Shared Learning Experience

Critical Thinking: Consensus or Controversy – A Shared Learning Experience


This shared learning experience will explore personal and disciplinary perceptions of the skills and attributes required by a skilled critical thinker. Higher Education is becoming increasingly dependent on our ability to create and use new ideas and knowledge (Peter McCaffery: The HE managers handbook, second ed). New technologies have made it much easier and faster to access and share a vast array of information. However, information is not knowledge. Knowledge is how we access and use the information to increase our understanding through critical analysis, interpretation and the synthesis of new knowledge from a range of information sources. This knowledge creation requires a wide range of cognitive processes, personal attributes and skills. Many Universities are hailing students as ‘co-creators of knowledge’ and if this is the case, how are they learning to do this? Are we teaching them skills, or is it implicit in particular disciplinary approaches to learning and teaching that successful students will be able to think critically (without necessarily being able to recognise that that is what they are doing)? Phillips & Carol’s (2004) phenomenographic study of undergraduate critical thinking skills found that students understanding of critical thinking was limited.  Whereas Tapper (2004) suggests that the development of critical thinking to higher education students is discipline specific and dependent upon an academics’ attitude. The purpose of this shared experience is to bring colleagues together from different disciplines and organisations to discuss the concept of critical thinking and to attempt to reach a consensus view of what this entails.

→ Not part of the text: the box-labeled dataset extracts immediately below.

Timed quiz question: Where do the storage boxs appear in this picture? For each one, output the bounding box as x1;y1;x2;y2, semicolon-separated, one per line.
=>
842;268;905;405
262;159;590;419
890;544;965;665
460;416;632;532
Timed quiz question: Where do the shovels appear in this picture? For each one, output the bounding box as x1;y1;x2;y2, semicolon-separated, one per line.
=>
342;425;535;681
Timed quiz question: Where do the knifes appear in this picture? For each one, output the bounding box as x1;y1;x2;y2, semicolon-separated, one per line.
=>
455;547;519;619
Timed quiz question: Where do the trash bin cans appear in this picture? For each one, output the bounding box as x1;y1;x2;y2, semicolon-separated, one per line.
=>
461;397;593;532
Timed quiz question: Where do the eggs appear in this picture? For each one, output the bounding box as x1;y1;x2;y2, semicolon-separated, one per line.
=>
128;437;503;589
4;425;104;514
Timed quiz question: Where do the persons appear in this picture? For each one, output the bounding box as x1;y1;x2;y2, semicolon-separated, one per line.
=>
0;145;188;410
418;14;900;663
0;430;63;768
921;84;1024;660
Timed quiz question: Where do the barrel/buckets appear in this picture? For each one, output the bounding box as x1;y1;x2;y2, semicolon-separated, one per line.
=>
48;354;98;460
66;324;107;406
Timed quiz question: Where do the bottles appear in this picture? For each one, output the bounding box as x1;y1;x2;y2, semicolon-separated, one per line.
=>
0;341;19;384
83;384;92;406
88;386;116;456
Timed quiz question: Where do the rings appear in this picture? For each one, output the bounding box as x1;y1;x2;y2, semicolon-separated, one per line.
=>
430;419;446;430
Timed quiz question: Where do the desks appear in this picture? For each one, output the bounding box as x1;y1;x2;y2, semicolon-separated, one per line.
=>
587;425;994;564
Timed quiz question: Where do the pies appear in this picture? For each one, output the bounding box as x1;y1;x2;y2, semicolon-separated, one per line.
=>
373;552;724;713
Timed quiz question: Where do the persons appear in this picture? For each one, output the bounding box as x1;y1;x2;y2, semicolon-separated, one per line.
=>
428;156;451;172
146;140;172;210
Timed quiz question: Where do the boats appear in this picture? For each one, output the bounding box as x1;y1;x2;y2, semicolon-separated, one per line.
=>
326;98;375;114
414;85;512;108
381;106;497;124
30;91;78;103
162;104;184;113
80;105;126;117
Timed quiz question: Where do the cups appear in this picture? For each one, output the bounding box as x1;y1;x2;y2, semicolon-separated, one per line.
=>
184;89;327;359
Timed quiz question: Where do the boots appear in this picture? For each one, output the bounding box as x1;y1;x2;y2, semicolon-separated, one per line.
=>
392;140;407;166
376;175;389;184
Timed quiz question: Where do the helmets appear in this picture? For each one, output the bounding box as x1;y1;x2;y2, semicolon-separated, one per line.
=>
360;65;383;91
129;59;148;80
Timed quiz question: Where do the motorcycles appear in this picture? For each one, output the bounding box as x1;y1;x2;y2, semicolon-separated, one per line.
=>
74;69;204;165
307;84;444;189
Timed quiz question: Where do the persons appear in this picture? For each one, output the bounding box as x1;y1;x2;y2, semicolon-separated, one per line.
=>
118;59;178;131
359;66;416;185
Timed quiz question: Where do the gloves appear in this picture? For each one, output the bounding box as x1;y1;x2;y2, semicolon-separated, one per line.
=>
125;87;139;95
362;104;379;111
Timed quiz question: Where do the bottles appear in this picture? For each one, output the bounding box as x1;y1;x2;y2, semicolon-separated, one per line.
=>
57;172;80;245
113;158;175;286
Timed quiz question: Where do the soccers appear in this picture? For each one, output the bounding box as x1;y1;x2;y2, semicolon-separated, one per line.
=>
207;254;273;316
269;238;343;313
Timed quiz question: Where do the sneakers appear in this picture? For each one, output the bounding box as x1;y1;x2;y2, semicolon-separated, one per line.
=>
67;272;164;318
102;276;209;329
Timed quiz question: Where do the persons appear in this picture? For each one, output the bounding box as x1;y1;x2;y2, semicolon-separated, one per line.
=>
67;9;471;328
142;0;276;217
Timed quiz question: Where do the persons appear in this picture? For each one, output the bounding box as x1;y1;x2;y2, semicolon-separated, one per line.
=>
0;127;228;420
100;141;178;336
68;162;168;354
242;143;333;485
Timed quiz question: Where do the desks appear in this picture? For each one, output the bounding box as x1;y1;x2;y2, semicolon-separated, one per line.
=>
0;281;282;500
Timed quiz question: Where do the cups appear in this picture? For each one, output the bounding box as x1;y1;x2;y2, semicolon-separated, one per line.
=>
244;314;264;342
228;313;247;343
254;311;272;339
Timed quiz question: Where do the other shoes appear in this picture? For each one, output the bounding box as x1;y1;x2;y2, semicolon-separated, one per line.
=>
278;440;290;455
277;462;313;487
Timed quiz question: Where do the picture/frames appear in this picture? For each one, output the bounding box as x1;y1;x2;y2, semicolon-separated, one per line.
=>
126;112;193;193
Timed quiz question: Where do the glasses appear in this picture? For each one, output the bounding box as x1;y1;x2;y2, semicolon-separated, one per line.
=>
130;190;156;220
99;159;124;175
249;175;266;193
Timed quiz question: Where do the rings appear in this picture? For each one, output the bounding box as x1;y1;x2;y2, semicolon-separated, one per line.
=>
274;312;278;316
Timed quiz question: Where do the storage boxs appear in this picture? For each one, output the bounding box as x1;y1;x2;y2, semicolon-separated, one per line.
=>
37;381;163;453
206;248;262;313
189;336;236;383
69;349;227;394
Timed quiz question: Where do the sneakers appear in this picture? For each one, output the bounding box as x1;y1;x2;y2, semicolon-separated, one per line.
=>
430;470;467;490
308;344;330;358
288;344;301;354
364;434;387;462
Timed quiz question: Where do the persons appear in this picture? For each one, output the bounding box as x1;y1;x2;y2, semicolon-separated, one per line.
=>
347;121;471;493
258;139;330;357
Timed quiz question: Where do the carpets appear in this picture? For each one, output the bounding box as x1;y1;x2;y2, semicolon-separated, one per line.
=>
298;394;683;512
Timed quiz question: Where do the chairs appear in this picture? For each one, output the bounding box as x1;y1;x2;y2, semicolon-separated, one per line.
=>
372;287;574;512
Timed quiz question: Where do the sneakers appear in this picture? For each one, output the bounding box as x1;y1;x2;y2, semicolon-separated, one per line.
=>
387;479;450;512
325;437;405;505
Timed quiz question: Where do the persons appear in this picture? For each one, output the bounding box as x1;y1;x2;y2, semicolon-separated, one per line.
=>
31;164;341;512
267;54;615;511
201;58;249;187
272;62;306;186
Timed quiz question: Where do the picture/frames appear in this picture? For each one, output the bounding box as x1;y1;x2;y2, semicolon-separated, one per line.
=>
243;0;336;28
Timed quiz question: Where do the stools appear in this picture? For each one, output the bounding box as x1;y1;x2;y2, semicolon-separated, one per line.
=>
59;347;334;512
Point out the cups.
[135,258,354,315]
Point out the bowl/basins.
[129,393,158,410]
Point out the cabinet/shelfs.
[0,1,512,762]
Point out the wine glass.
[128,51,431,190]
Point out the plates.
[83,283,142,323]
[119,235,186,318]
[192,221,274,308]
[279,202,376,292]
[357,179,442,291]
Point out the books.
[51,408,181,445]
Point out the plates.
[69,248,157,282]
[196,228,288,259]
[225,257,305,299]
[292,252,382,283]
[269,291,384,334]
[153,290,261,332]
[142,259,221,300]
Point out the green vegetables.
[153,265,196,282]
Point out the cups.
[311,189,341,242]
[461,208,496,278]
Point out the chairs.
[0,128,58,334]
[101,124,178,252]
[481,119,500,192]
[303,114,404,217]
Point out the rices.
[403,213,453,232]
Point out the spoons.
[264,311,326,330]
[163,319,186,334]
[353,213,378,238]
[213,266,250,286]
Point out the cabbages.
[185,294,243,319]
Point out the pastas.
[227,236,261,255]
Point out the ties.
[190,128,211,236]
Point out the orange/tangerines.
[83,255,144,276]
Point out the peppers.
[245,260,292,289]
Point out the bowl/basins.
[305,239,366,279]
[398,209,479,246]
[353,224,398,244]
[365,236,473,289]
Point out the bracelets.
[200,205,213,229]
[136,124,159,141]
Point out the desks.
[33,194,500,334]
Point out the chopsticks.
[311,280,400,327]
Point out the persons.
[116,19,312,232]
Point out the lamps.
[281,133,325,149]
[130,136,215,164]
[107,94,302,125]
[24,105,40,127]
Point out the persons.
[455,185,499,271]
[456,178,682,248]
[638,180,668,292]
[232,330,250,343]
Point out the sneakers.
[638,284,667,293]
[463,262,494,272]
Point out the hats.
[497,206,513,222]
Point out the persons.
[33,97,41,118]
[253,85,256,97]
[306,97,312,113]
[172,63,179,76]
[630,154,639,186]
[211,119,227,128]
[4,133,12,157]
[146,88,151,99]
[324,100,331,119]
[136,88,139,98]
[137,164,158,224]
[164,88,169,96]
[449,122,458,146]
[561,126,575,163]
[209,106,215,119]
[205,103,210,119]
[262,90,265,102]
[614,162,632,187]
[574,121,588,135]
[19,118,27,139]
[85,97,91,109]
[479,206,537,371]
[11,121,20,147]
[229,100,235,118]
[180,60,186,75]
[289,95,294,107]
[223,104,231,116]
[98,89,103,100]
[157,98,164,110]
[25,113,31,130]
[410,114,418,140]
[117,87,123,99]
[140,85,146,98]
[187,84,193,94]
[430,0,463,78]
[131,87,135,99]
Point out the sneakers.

The experience, will be facilitated using the World Café technique ( Participants will be asked to consider their own concept of critical thinking and the skills and attributes required by a good critical thinker. Initially participants will be arranged in groups of cognate disciplines and will share their personal concepts in an attempt to reach some sort of consensus on those skills and attributes considered to be essential. In subsequent rounds the disciplines will be mixed and participants will be asked to try and establish broader consensus across the disciplines. Finally, these outcomes will be discussed in relation to the international research undertaken by the presenters.  A consolidated overview of this exercise will be presented at the end of the Conference.